Fuel 295 (2021) 120509
2properties of the oxygenated species are important when considering 
blending effects and engine performance. For example, ethanol is 
commonly added to gasoline, but its use as a diesel fuel additive is 
limited by low cetane number; low flashpoint temperature, which cre-
ates headspace flammability concerns in fuel tanks; and poor miscibility, 
which results in the need for engine and distribution infrastructure 
modifications [11,12,18] . 
It is also important to consider the environmental fate of a potential 
fuel additive molecule. Methyl tert-butyl ether (MTBE) was used widely 
as an oxygenated additive in gasoline to reduce emissions.
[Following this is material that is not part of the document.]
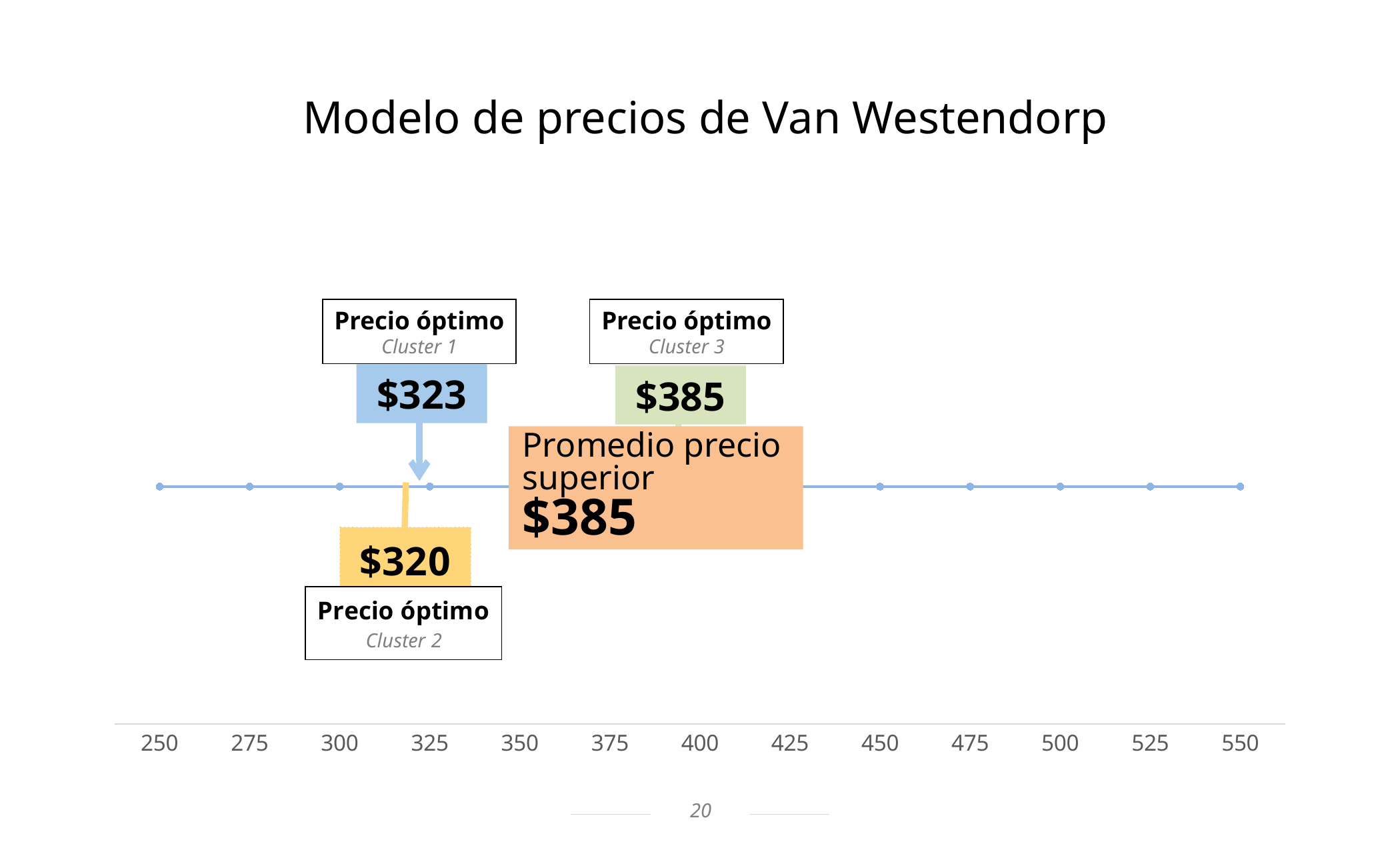
Which is larger, the optimal price for Cluster 1 or for Cluster 2? Cluster 1 What value is shown for 'Promedio precio superior'? $385 What is the lowest value shown on the horizontal axis? 250 Which cluster has the highest optimal price? Cluster 3 What is the difference between the optimal price of Cluster 3 and that of Cluster 1? $62 What is the optimal price (Precio óptimo) for Cluster 3? $385 Is the optimal price for Cluster 3 greater or less than 350? greater What is the optimal price (Precio óptimo) for Cluster 2? $320 What is the title of the chart on the slide? Modelo de precios de Van Westendorp What is the difference between the optimal price of Cluster 1 and that of Cluster 2? $3 What is the optimal price (Precio óptimo) for Cluster 1? $323 Which cluster has the lowest optimal price? Cluster 2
However, due 
to its water solubility and environmental persistence, MTBE became a 
problematic groundwater and soil contaminant [19] and is no longer 
used as a fuel additive in the United States [20]. 
A molecule that has recently gained attention as a potential diesel 
additive is dimethoxymethane (DMM), also known as met

# Test Ollama Embeddings

## Generate Embeddings

In [18]:
import ollama
import chromadb

client = chromadb.Client()
try:
  collection = client.create_collection(name="docs")
except:
  collection = client.get_collection(name="docs")

# store each document in a vector embedding database
for i, page in enumerate(reader.pages):
  response = ollama.embeddings(model="mxbai-embed-large", prompt=page.extract_text())
  embedding = response["embedding"]
  collection.add(
    ids=[str(i)],
    embeddings=[embedding],
    documents=[page.extract_text()]
  )

## Retrieve

In [21]:
# an example prompt
prompt = "What are some drawbacks of the combustion of diesel fuels?"

# generate an embedding for the prompt and retrieve the most relevant doc
response = ollama.embeddings(
  prompt=prompt,
  model="mxbai-embed-large"
)
results = collection.query(
  query_embeddings=[response["embedding"]],
  n_results=5
)
data = results['documents'][0][0]

In [25]:
# generate a response combining the prompt and data we retrieved in step 2
output = ollama.generate(
  model="llama3",
  prompt=f"Using this data: {data}. Respond to this prompt: {prompt}"
)

print(output['response'])

Based on the data provided, there are several drawbacks associated with the combustion of diesel fuels:

1. **Flash point concerns**: Shorter POMEs have extremely low flash points, which can present a safety hazard.
2. **Poor water solubility**: Increased molecular weight (backbone length or end-group size) leads to decreased water solubility, making it more difficult to mix with water-based additives or clean up spills.
3. **Solidification at room temperature**: Longer POMEs become solids at room temperature, which can affect their handling and storage.

These drawbacks highlight the importance of considering the properties of POMEs when designing fuel blends for combustion applications.